Elle est libérée par l’hypophyse antérieure et contrôlée par un facteur hypothalamo hypophysaire nommé GH-RH. Mais sa production est également sous le contrôle de la dopamine, la sérotonine et les catécholamines. C’est probablement sous l’effet des variations de ces facteurs induits par l’exercice physique, que les concentrations de l’hormone de croissance augmentent naturellement chez le sportif. Une charge de travail très importante est indispensable pour initier cette augmentation (haltérophiles)
Les fibres musculaires lentes de type I augmentent de surface de section, le type II rapide est moins influencé. On constate une hypertrophie avec augmentation du matériel nucléaire et plus particulièrement de l’acide désoxyribonucléique avec gros noyau. Le rôle hypertrophiant de l’hormone s’exercerait par le biais des somatomédines. Le traitement par l’hormone de croissance augmente les concentrations cellulaires musculaires des ARN messager codant pour les somatomédines RNAm (IGF I et IGF II), mais ces deux IGF sont également augmentés dans les muscles d’animaux dont on a détruit l’hypophyse et qui sont soumis à un travail musculaire intense. Par conséquent l’hormone de croissance et les somatomédines augmentent le contenu protéique du muscle. Mais, hélas, la preuve n’est pas faite que cette action porte strictement sur les protéines contractiles.

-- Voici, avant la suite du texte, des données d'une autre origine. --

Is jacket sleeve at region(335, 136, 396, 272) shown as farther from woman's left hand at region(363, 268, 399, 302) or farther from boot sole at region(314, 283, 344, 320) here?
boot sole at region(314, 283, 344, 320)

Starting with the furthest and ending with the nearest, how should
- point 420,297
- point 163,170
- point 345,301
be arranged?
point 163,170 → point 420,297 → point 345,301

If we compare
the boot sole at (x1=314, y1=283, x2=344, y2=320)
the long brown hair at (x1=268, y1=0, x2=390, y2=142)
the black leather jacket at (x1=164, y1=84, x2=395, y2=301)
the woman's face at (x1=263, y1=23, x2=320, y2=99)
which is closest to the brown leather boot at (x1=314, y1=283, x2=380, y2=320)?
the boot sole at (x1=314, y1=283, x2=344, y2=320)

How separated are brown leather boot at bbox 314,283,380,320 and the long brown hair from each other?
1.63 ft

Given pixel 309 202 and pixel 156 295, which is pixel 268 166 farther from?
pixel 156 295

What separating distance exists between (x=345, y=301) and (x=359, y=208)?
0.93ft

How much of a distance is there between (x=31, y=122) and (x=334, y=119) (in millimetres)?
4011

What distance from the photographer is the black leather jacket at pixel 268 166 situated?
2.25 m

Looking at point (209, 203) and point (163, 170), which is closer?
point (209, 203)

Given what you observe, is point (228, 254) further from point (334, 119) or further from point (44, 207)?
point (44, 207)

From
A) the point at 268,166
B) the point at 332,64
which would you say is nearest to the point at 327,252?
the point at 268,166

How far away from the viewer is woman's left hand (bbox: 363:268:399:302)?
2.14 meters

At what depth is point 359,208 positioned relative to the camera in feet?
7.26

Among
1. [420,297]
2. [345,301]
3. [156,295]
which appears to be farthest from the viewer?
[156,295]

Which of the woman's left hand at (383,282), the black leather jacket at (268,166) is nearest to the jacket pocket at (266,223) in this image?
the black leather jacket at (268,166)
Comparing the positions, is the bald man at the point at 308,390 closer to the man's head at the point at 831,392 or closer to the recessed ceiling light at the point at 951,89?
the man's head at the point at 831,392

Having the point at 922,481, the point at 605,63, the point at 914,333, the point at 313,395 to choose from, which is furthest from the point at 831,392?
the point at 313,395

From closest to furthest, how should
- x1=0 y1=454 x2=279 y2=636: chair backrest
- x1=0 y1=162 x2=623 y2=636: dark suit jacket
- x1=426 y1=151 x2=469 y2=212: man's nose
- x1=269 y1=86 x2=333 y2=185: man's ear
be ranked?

Jetez un coup d’œil au glossaire à “ anesthésiques locaux ” mais il me semble inutile pour le moment de parler de ce sujet tant que votre plan ne sera pas précisé. Choisissez un sujet simple, facile et travaillez-le à fond, ne mélangez pas sans raison les différents types de dopage.
Voyez aussi “ dopage ” dans l’encyclopédie, colonne de gauche page d’accueil.
Réfléchissez bien, et revenez avec des idées plus claires, avec un choix précis, et nous approfondirons ensemble le sujet.